Allison, Dorothy. Skin: Talking About Sex, Class & Literature. Ithaca, NY: Firebrand Books, 1994.
I’ve encountered intriguing references to this collection of personal essays before, and was excited to find a copy of it.
Amis, Kingsley. One Fat Englishman. 1963. Harmondsworth, UK: Penguin Books, 1966.
How could I not buy a Penguin paperback with this title?
Berg, Stephen, and Robert Mezey, eds. Naked Poetry: Recent American Poetry in Open Forms. Indianapolis: Bobbs-Merrill, 1969.
As I have written here before, I am obsessed with poetry anthologies. I have the sequel to this seminal (my gendered word choice is intentional: Denise Levertov and Sylvia Plath are the only women included) anthology, The New Naked Poetry, and was happy to find a first edition of its predecessor, albeit without a dust jacket.
Forest, Katherine V. Curious Wine. 1983. Tallahassee, FL: Naiad Press, 1993.
I was very happy to discover that the book sale had an entire section of lesbian fiction (though not a corresponding gay fiction section) marked as such. There was an entire shelf of Naiad Press (R.I.P.) editions and I was tempted to buy the whole thing but thought it was important to leave them for others who might also be interested because I know I wouldn’t have time to read them all before the next book sale in May. So maybe I’ll buy them then if they are still around. But I decided to pick up Forest’s classic that, as its back cover says, had over 100,00 copies in print at the time this tenth anniversary edition was published.
Goodwin, Doris Kearns. Wait Till Next Year: A Memoir. New York: Simon & Schuster, 1997.
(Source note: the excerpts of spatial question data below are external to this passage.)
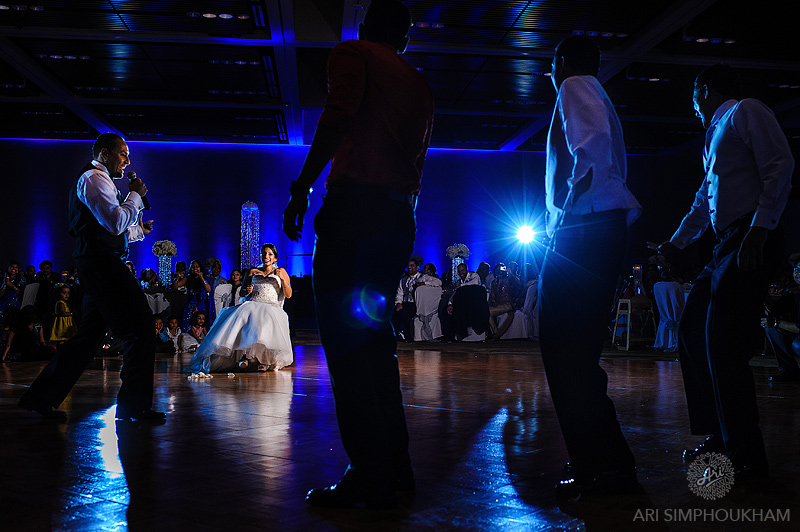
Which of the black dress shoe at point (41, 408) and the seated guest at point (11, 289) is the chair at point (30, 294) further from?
the black dress shoe at point (41, 408)

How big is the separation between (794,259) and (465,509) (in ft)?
21.0

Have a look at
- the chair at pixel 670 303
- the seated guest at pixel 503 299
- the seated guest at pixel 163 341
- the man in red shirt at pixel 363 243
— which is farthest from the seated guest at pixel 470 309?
the man in red shirt at pixel 363 243

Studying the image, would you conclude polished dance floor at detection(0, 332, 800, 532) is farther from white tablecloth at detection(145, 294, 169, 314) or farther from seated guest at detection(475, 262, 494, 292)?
seated guest at detection(475, 262, 494, 292)

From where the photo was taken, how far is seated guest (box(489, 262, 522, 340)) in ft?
37.7

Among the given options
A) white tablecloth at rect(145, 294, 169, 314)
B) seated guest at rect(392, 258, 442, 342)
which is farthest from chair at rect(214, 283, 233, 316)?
seated guest at rect(392, 258, 442, 342)

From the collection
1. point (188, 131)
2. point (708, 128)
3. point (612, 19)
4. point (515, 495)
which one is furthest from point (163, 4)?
point (515, 495)

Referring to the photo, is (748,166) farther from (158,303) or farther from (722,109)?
(158,303)

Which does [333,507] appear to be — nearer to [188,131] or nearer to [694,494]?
[694,494]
I enjoy Goodwin’s interviews in Ken Burns’s Baseball documentary and thus decided to buy her memoir about the Dodgers leaving Brooklyn. In the documentary she identifies herself as now being a Red Sox fan, a switch which is a) justifiable because when a team abandons their city is perfectly acceptable for their fans to abandon them, and b) one that has paid dividends over the past 15 years. I wonder how she felt when the Dodgers and Red Sox met in the World Series two years ago, and how she feels about their matchup again this year?
Inés de la Cruz, Sor Juana. Selected Works. Trans. Edith Grossman. New York: W.W. Norton, 2014.
This book is in basically new condition, a complete steal!
Knowles, John. A Separate Peace. 1959. New York: Dell, 1961.
I thought to myself, “I’ve enjoyed the previous Knowles novels I’ve read, so of course I’ll pick up this pulp paperback (original price $0.50) that is in lovely condition.” Then I got home and realized I was thinking of John Fowles! So we’ll see what I think of Knowles.
Millet, Catherine. The Sexual Life of Catherine M. Trans. Adriana Hunter. New York: Grove Press, 2002.
I remember reading a review of this book when it first came out in English, and have encountered references to it here and there in the years since, so I was happy to find a copy of the hardcover in very good condition.
Schulman, Sarah. People in Trouble. 1990. New York: Plume, 1991.
Another find from the lesbian fiction section.
Strand, Mark, ed. The Contemporary American Poets: American Poetry Since 1940. New York: Meridian Books, 1969.
See my comments about being obsessed with poetry anthologies above. It’s always fascinating to see which poets have lasted and which ones have not.
Zelazny, Roger. Lord of Light. 1967. New York: Avon Books, 1969.
I’ve been wanting to broaden my reading of speculative fiction and found a copy of this Hugo Award-winning book in excellent condition. One of my favorite authors, Samuel R. Delany, speaks highly of Zelazny, so I am excited to encounter his work for the first time.